Trump 2: The weaponization of government
Watch for infrastructure spending and disaster relief to shrink in states with pesky governors. Everything Trump does will be about entrenching power.
Having been wrong about our chances in the election means I might also be wrong about its consequences. I sure hope so. But I doubt it. From where I sit, American democracy may be the stuff of nostalgia by the time we celebrate our 250th birthday in just two years.
Mr. Trump and his gang want to remake America as Viktor Orban remade Hungary. Trump has powerful tools at his disposal and very few who will stand in the way.
Listen to Mark Paoletta, who is planning the Trump Administration’s staffing for the Department of Justice. Here’s what he said last week.
“The President has a duty to supervise the types of cases DOJ should focus on and can intervene to direct DOJ on specific cases. He is the duly elected chief executive and he has every right to make sure the executive branch, including the DOJ, is implementing his agenda.”
Photo Credit: AP
All those GOP hearings about the weaponization of government were just preparation for the actual weaponization now underway.

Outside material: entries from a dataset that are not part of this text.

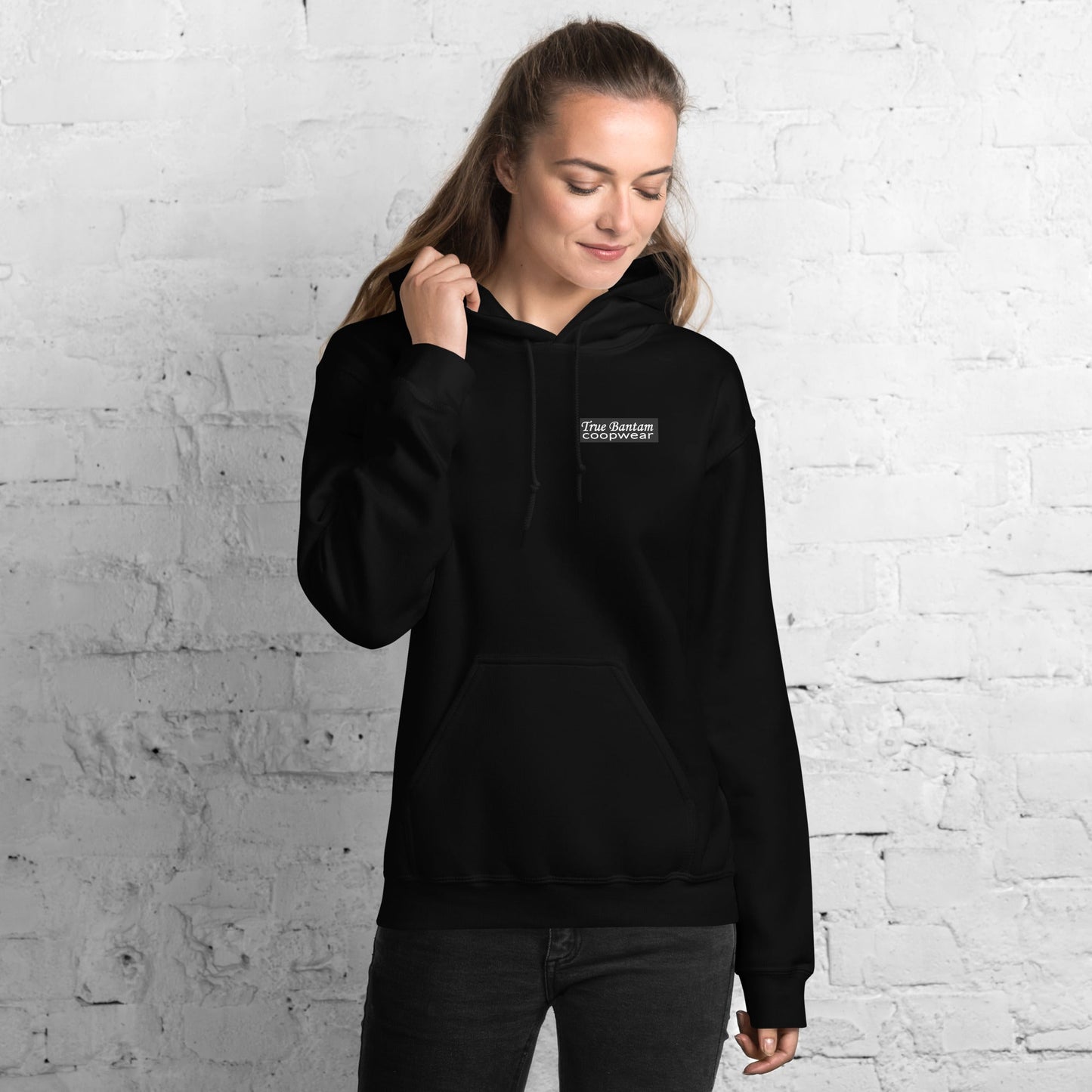 Retro Gurley Laying Pellets Unisex Bunny Hug (Hoodie) - Velora Luxury Fashion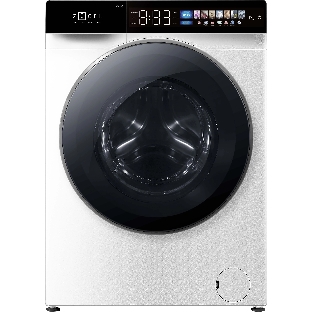 Стиральная машина Zugel ZWF10120I белый, загрузка фронтальная 10 кг, 1200 об/мин, класс A++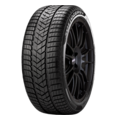 Pirelli 245/45R20 103V XL Winter SottoZero Serie III * TL Run Flat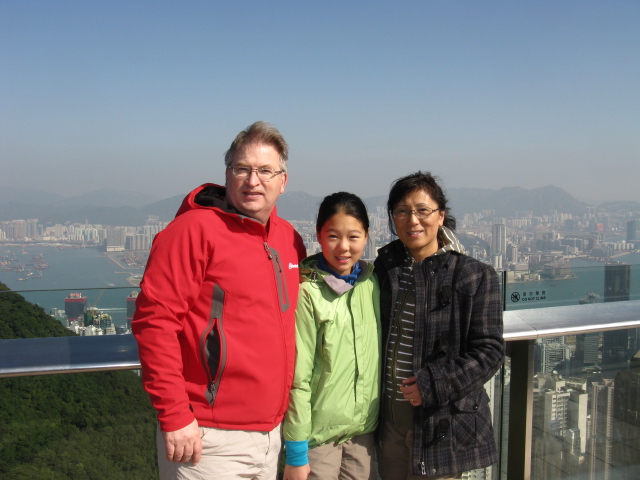A random Piwigo travel image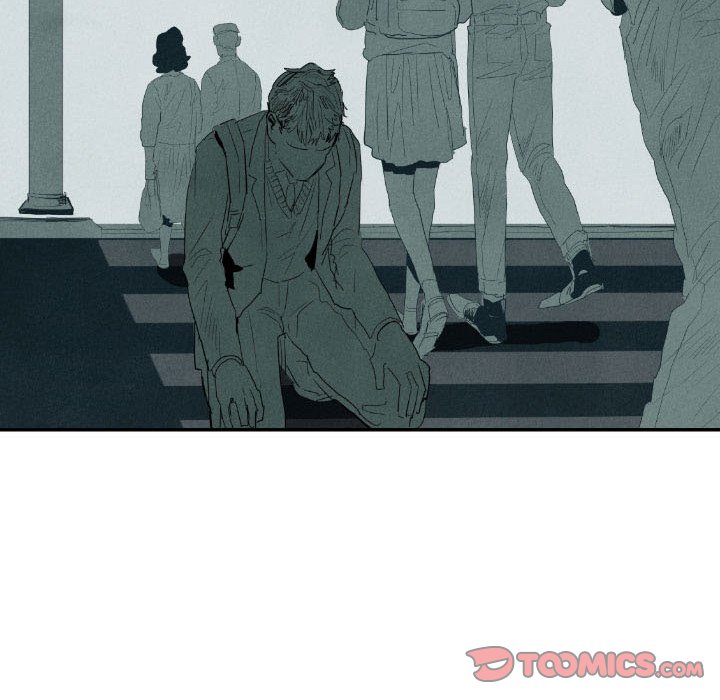 I Pray I Pray EP 19 - Toomics page 34 -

Trump plans to spend billions to create an internal system of prisons to house immigrants and anybody else accidentally rounded up. It’s not surprising that private prison companies were among the biggest market winners last week. The stocks of CoreCivic and the Geo Group, both just had five day rises of close to 60-percent.
Meanwhile, Elon Musk will be tasked with cutting $2 trillion. That’s basically the entire discretionary budget. So say good by to Medicare and Social Security. Or not. Certainly the investors in the private prisons don’t believe it.
I suspect all this talk of spending cuts is just a ruse to gain corrupt control of the biggest pot of money imaginable. It’s all about entrenching power.
Now I don’t want to get too in the weeds here, but I predict one of the first acts of the new Republican Congress will be the repeal of the Impoundment Control Act that was enacted to check Richard Nixon’s overreach. Repealing that law will allow a president to refuse to spend money that Congress appropriates. You remember when Trump withheld money from Ukraine unless he got an investigation into the Bidens? Well, that wouldn’t be illegal anymore. This Congress will gleefully neuter itself so that it has the authority only to deny funding, not to require it.
As a Chicagoan schooled in the politics of power, I know what this means. In the old days, if an alderman didn’t sing to the Mayor’s tune, the garbage would pile up. Now, name of cutting waste, Musk can do the dirty work. Watch for infrastructure spending and disaster relief to shrink in states with pesky governors. Instead of taking the heat for repealing labor laws, watch for them to decide not to spend the funds appropriated to enforce them. And, of course, expect them to get rid of the IRS agents tasked with auditing the returns of the richest Americans.
Corporate America is already lining up to get on board. This happens in state governments all the time. Political corruption is just the cost of doing business after all. Never mind that it raises the price of everything.
Which brings me back to mass internal arrests, expanded internal prisons, and this new American gulag. It needs to be shocking and cruel in order to draw attention away from the efforts to remake America as dictatorship.
But Americans did not vote for any of that. They hired Trump because they are tired of working hard and not getting ahead. That’s the real problem and Trump was hired to fix it. Poll after poll makes that clear. Voters didn’t like his position on abortion. We aren’t in favor of an American gulag. What we do want is a piece of America’s economic success.
I have one more lesson from Chicago that might be valuable. Lori Lightfoot won all 50 wards to become Mayor in 2019. Four years later, she did not even make the runoff. In between, she governed as if her large victory was something other than a plea to just get the job done.
It is a lot to ask after all we have been through. Take a break. Hug your kids. Grieve. Then get back to work. If we pay attention, we might actually make our 250th in two years a rebirth rather than a funeral.